To narrow gaps in genomic studies for underrepresented populations, training and education models that retain trained individuals are critical; these provide knock-on opportunities to transfer technology and knowledge locally, thereby creating a critical mass of appropriately trained individuals. For example, capacity development has been one of the key aims of the AWI-Gen study. In addition to training over 20 postgraduate students and postdoctoral fellows in statistical genetics, the consortium has been a key contributor to several major GWAS training initiatives on the continent. This includes hosting/organizing courses and workshops independently as well as in partnership with bodies such as H3Africa Bioinformatics Network, Wellcome Trust Overseas course, and Sweden South Africa University Forum. AWI-Gen has also been a key contributor to the development of the H3Africa GWAS pipeline and Imputation facility that is anticipated to help future genomics research on the continent. However, like most other studies in LMIC settings, retaining trained students and scientists continues to be a challenge that this study must deal with.
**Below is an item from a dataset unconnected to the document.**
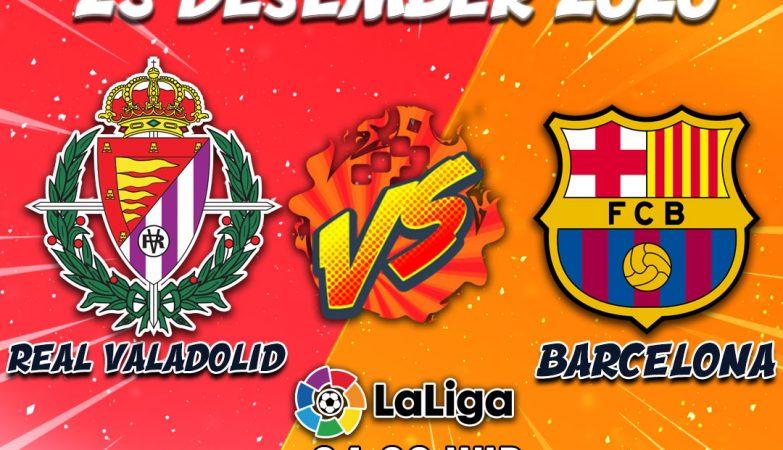 Prediksi Valadolid VS Barcelona 23 Desember 2020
Increasing diversity in genomic studies contributes to more robust findings from replicated results as well as novel discoveries, particularly when combined with existing large-scale studies. Developing local research capacity enables contributions to global genomics consortia, as demonstrated in several consortia already such as the Global Lipids Genetics Consortium63, GIANT Consortium, Psychiatric Genomics Consortium and other major initiatives. These have dual and mutual benefits by enabling the discovery of ancestry-specific findings, raising the profile of these findings to a broader audience, and enhancing the careers of local contributing investigators. Participation in global consortia by diverse groups requires trust, which can only be built when all contributors benefit.

Despite some notable efforts, representation of non-European ancestry groups in genetic research remains low. This particularly affects diverse global populations. The benefits of greater diversity extend beyond the studied population. We present a vision with a concrete roadmap on how to address this imbalance. Leveraging established local infrastructure and offering strategic funding that is tied to capacity building could empower sustainable global research. To be successful in achieving equitable inclusion of underrepresented groups in genomic studies, the stakeholders must stimulate local participation, build trust, and ensure mutual respect.